Now as far as the car itself. Most of its byproduct is steam. Thats what most of these car developer yahoos say. However, you have to consider that any moving part in that engine has to be lubricated and any lubrication going thru that stress and heat will breakdown and go out with the exhaust so I wouldnt be drinking the stuff that comes out of the tailpipe of one of those things but the pollution output is very significantly less than what a gas powered engine will produce.
That motherjones article has less credibility than the Matrix human fuel cell premise.
Seawater, solar energy, and wind turbines? I mean, these folks in Australia are certainly giving it a go.
Yes, extracting hydrogen from petroleum and natrual gas is more efficient at the moment, but I’d imagine the purpose of supporting R&D into this stuff was to try to get other sources to be just as cheap and efficient.
Sure, but since the whole point of this endeavor was to get the United States off the “imported fossil fuels” habit, it seems rather stupefying to jump right back on the bandwagon, don’chaknow?
I think it is good to have someone you despise so much that you can blame them for just about anything.
“The looming (insert potential disaster or past disappointment here) is all the fault of that evil, no-good (insert your villain of choice…perhaps Clinton, Kissenger, GWB, Reagan, Louis Farrukhan etc…) because he is more interested in getting his griends rich than what is good for the people!”
Even if your ideal is to have hydrogen collected from seawater from wind and solar power, this seems like a good first step.

• [EXERCISE DIRECTIONS]
Answer these questions about the hydrogen car comments:
(a) What is most of the car's byproduct, according to the first comment?
(b) Which three things are named with the people in Australia?
(c) From what two sources is extracting hydrogen said to be more efficient at the moment?

• [GIVEN ENTRIES]
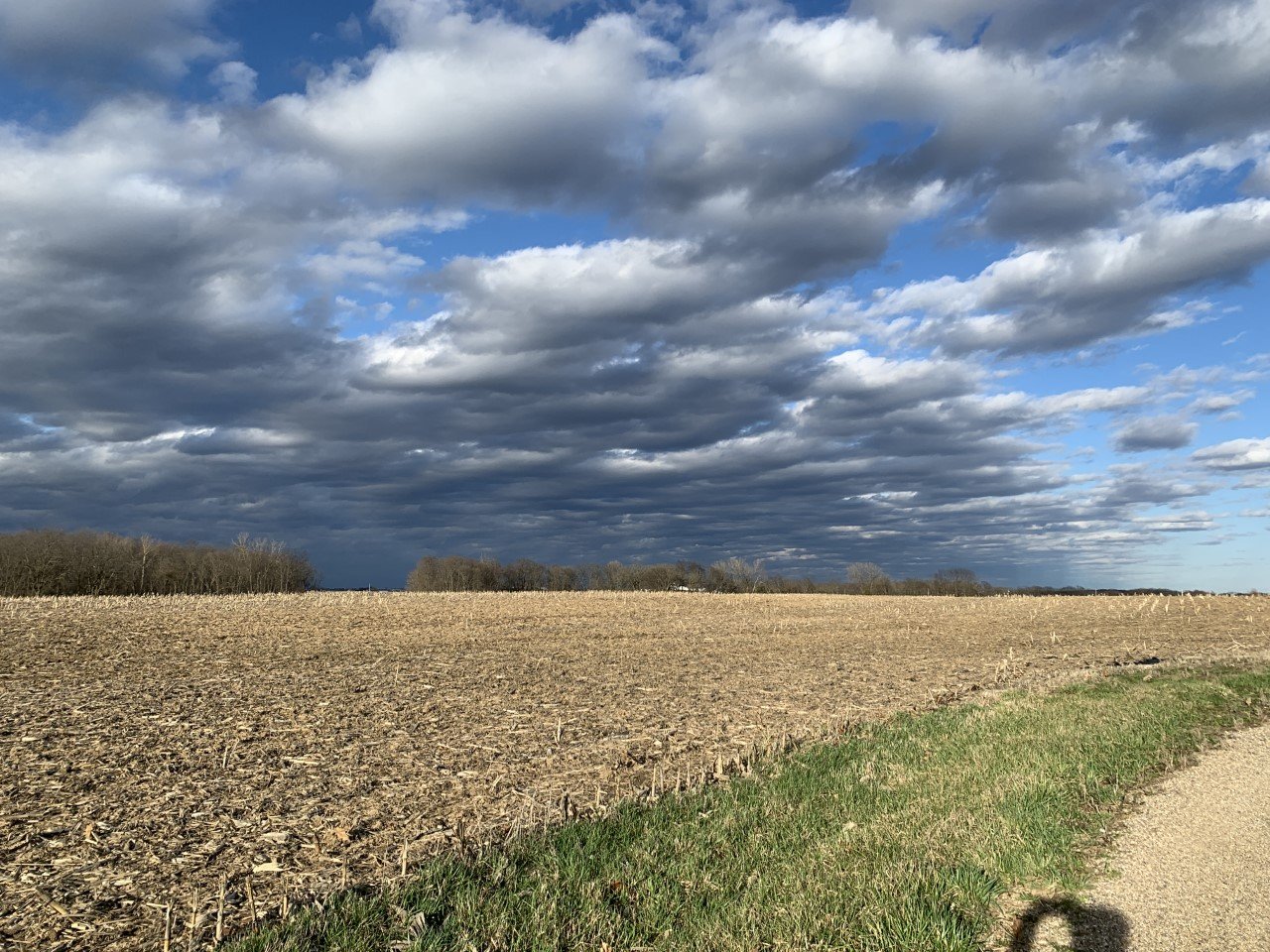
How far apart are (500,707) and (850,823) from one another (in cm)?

==

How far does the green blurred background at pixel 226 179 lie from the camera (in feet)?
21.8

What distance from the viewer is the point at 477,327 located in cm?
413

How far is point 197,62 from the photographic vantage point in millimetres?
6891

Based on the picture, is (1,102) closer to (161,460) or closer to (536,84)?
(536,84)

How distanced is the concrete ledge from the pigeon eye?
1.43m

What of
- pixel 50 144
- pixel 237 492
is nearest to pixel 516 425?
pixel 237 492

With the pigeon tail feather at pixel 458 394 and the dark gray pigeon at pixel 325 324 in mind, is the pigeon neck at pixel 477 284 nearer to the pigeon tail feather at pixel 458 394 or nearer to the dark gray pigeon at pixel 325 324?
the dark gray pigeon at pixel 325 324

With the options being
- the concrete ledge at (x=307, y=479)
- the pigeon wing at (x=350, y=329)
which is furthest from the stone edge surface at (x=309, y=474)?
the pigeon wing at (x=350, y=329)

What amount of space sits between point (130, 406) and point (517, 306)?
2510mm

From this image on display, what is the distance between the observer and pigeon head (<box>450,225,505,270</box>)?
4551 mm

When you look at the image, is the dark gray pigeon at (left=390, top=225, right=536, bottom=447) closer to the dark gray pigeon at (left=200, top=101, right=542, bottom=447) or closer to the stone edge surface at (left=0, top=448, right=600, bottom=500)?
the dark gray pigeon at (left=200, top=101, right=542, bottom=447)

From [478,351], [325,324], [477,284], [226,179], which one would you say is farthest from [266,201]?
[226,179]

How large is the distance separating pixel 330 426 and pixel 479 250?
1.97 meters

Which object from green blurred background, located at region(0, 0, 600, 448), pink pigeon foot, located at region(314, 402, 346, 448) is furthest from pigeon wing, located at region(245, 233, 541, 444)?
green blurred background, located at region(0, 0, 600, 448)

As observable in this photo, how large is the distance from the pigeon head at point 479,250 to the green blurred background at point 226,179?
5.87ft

...

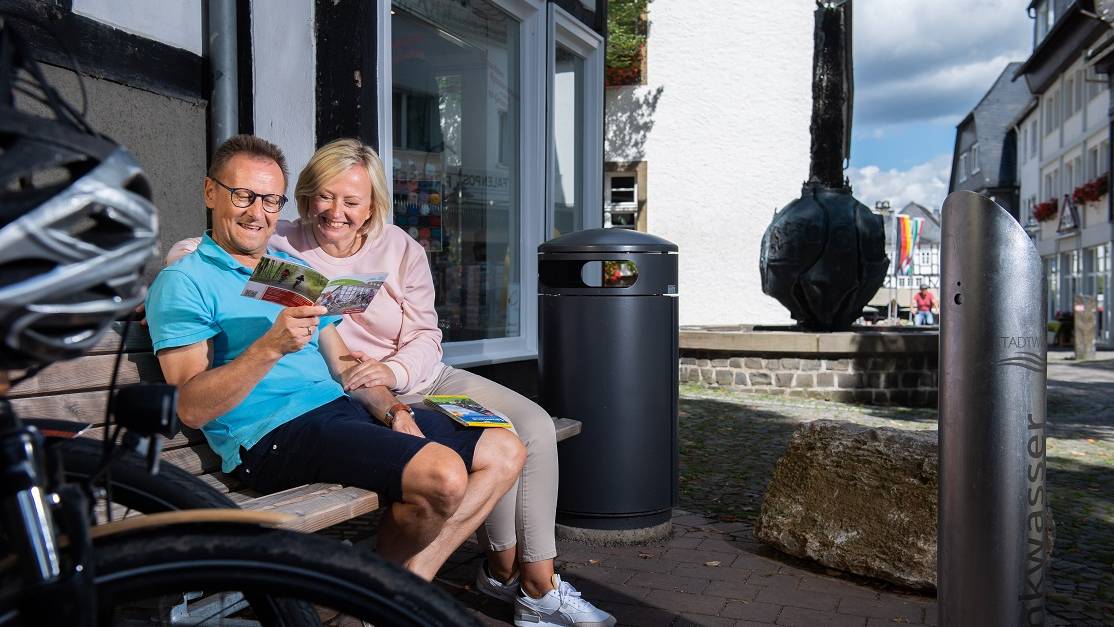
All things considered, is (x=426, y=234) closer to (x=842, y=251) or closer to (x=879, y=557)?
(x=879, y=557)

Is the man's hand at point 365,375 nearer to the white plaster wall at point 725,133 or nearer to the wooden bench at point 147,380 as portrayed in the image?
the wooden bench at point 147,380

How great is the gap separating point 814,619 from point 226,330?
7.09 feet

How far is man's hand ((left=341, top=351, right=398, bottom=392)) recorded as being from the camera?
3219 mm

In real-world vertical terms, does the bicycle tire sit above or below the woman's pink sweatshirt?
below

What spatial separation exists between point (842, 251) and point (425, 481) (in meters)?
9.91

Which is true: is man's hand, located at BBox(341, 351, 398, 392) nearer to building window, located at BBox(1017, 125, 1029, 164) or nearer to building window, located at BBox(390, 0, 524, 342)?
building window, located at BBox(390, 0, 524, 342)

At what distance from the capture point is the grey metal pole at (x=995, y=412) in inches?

• [REPLY TO THE TASK]
(a) Steam.
(b) Seawater, solar energy, and wind turbines.
(c) Petroleum and natural gas.